> **記述問題**
課題文から次の一文を英語に訳してください。「農業所得の向上のためには現状の少ない労働投入量で効率を上げることが必要であり、農地の利用集積の効率化が求められる。」

++++ 課題文 ++++

市場経済に馴染まない食・農畜産業・水資源の抜本的な解決

■【食・農業】日本の農業構造と農地法改正

≪担当者のメモ≫山近紀行〔2009年8月5日(水)〕

日本の食の安全や、食料自給率の問題が言われているが、日本の農業においては農業従事者の高齢化、農業人口の減少が大きな問題であろう。

農業所得の向上のためには現状の少ない労働投入量で効率を上げることが必要であり、農地の利用集積の効率化が求められる。

農地の利用集積による集落営農など、農業の効率化に対する取り組みが行われているが、近年、耕作放棄地が増加傾向にあり抑制要因となる可能性が高い。

耕作放置により荒廃した土地を農地として再生するためには多くのコストがかかるため土地の再利用が進まず、農業離れを加速させる要因となりうる。

相続などが行われず、地主が不在となってしまい、耕作放棄地となってしまった農地には手をつけられないという問題がある。

++++ データ資料 ++++

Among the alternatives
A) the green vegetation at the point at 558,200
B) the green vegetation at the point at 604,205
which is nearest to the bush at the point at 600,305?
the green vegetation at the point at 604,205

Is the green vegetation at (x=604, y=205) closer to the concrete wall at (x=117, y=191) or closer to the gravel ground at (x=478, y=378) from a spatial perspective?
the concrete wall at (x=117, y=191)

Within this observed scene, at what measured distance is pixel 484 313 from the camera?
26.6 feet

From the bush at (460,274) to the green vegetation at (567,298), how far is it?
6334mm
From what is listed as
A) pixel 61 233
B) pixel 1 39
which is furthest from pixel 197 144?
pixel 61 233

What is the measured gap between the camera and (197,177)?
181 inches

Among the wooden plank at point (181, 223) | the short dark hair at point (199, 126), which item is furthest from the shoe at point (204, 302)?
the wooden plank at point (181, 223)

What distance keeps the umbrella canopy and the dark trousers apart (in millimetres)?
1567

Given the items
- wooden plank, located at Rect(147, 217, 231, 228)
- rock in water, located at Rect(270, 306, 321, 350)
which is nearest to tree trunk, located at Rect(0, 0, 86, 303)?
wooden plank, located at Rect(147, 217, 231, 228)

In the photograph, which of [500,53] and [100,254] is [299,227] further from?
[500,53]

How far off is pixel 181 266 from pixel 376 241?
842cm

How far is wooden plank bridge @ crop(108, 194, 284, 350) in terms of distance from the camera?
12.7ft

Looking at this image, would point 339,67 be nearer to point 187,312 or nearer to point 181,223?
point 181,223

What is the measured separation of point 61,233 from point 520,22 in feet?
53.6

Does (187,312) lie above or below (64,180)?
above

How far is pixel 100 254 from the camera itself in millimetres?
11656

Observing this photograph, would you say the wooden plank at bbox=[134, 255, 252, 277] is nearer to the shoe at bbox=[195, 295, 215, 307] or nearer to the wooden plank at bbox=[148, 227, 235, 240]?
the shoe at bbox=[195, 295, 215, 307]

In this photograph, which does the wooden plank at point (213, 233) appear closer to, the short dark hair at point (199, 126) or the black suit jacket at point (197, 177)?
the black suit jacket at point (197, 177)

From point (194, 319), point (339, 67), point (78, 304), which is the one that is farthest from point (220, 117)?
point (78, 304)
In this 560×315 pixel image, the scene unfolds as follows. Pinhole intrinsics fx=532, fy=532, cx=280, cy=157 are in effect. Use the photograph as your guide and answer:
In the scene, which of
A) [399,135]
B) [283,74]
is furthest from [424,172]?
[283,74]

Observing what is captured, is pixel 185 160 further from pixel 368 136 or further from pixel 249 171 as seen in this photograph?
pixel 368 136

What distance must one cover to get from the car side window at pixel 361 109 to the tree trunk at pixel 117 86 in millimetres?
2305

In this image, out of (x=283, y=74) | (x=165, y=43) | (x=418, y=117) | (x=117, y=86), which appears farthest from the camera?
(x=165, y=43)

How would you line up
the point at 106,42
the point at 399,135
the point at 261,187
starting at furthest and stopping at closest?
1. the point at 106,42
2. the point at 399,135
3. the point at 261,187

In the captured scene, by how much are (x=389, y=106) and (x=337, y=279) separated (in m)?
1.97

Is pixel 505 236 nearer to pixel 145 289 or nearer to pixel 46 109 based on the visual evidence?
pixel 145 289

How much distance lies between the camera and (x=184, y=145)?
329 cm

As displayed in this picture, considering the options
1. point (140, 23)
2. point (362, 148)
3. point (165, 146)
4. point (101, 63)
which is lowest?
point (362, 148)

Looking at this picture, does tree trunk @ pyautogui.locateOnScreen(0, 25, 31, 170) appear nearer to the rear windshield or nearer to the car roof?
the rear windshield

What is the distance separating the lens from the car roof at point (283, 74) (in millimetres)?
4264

++++

> **問題の解答**
To raise farm income, efficiency must be improved with the current small amount of labor input, and the consolidation of farmland use must be made more efficient.